# Reading passage:
++++++++++
PERSPECTIVE: The Integrated Approach Needed At The Southern Border To Degrade The Flow Of Narcotics Into The Homeland

Building a wall along the southern border of the United States is often promulgated as a partial solution to the ongoing narcotics and migrant crisis impacting the southern states, which has expanded as far as New York City. A wall is a feasible plan. However, it will only make a difference if integrated into a holistic border security program that mitigates all the vulnerabilities currently entrenched in Mexico-US border policies and processes.

The influx of immigrants, as well as the cross-border narcotics, weapons, and human/sex trafficking run by Mexican cartels, is ongoing and seemingly unstoppable with current regulations. The US Customs and Border Protection (CBP) reports an increase in drug seizures across the US in 2023, as well as increased smuggling back into Mexico of bulk currency or weapons – the profits of the cartels’ criminal activities.

Recently, Texas Governor Greg Abbott launched Operation Lone Star, deploying the Texas National Guard and Texas Department of Public Safety to the southern border while hastening the construction of a wall in the state. Governor Abbot set the state’s personnel to work around the clock to deal with illegal crossings and cartel operations. He said, “While the federal government ignores this crisis, Texas is holding the line.”
++++++++++
# Problems and tasks:
• 1. Translate this sentence from the border security perspective piece into Spanish: "The influx of immigrants, as well as the cross-border narcotics, weapons, and human/sex trafficking run by Mexican cartels, is ongoing and seemingly unstoppable with current regulations."
• 2. Set down a verbatim passage from the border security perspective piece, beginning at the words that contain "Building a wall" and ending after "policies and processes.".

# Data:
++++++++++
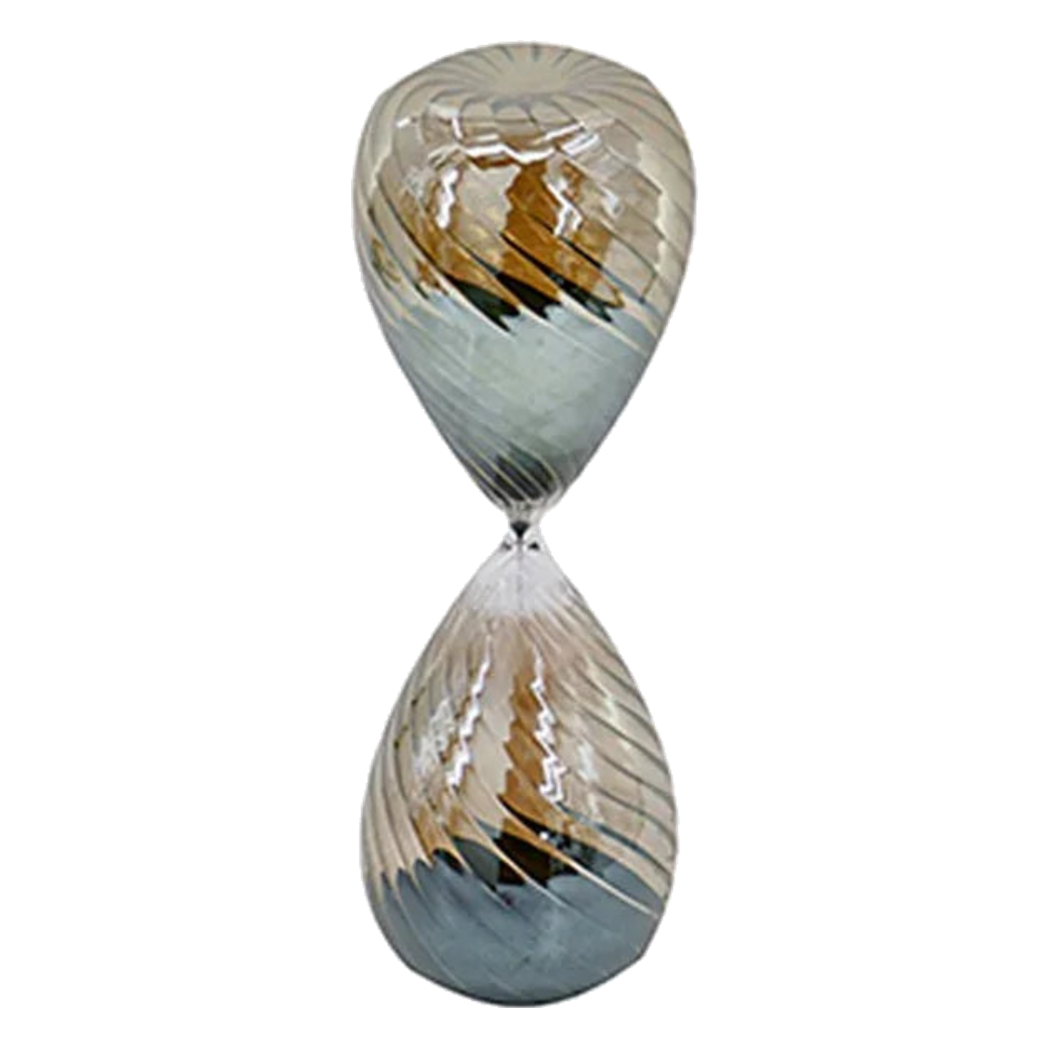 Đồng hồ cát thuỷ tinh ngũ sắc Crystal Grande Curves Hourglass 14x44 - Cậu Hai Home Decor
++++++++++
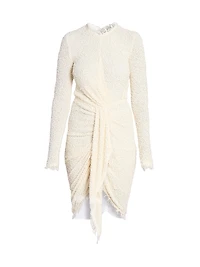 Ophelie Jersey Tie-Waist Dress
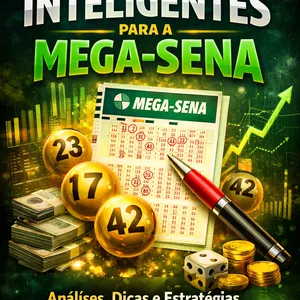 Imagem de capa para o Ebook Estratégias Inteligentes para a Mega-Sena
++++++++++
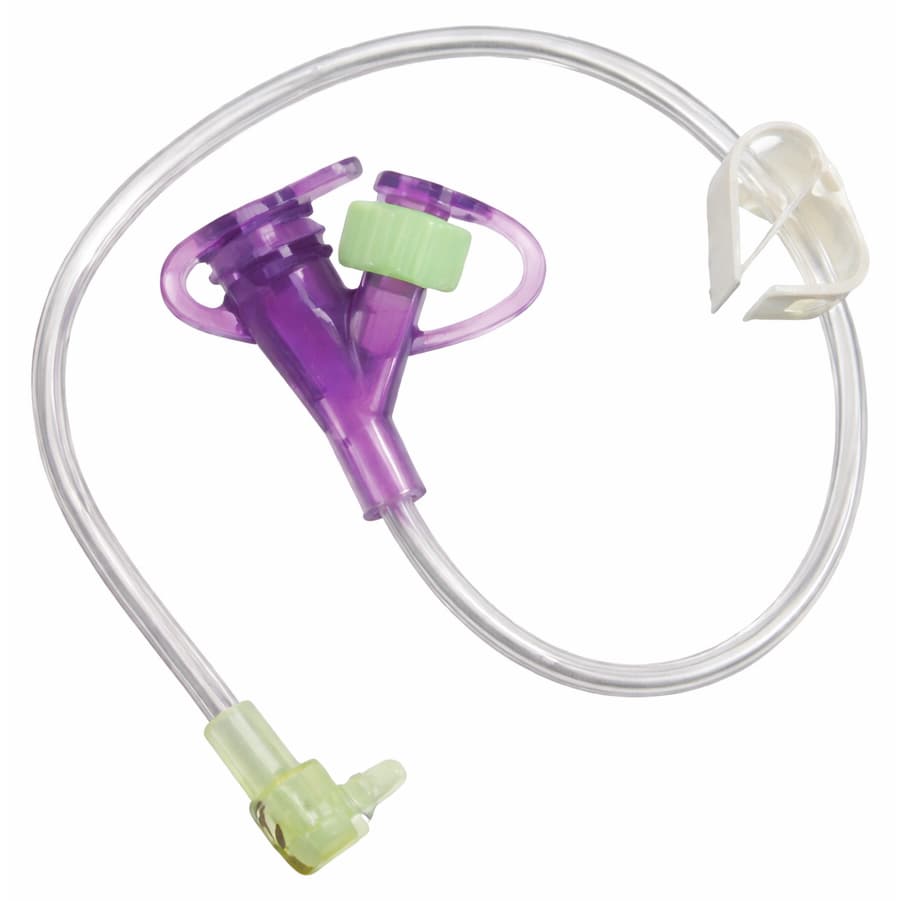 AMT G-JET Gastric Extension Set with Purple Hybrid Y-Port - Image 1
++++++++++
# Response list:
• 1. La afluencia de inmigrantes, así como el tráfico transfronterizo de narcóticos, armas y personas/explotación sexual que dirigen los cárteles mexicanos, continúa y parece imparable con la normativa actual.

• 2.
Building a wall along the southern border of the United States is often promulgated as a partial solution to the ongoing narcotics and migrant crisis impacting the southern states, which has expanded as far as New York City. A wall is a feasible plan. However, it will only make a difference if integrated into a holistic border security program that mitigates all the vulnerabilities currently entrenched in Mexico-US border policies and processes.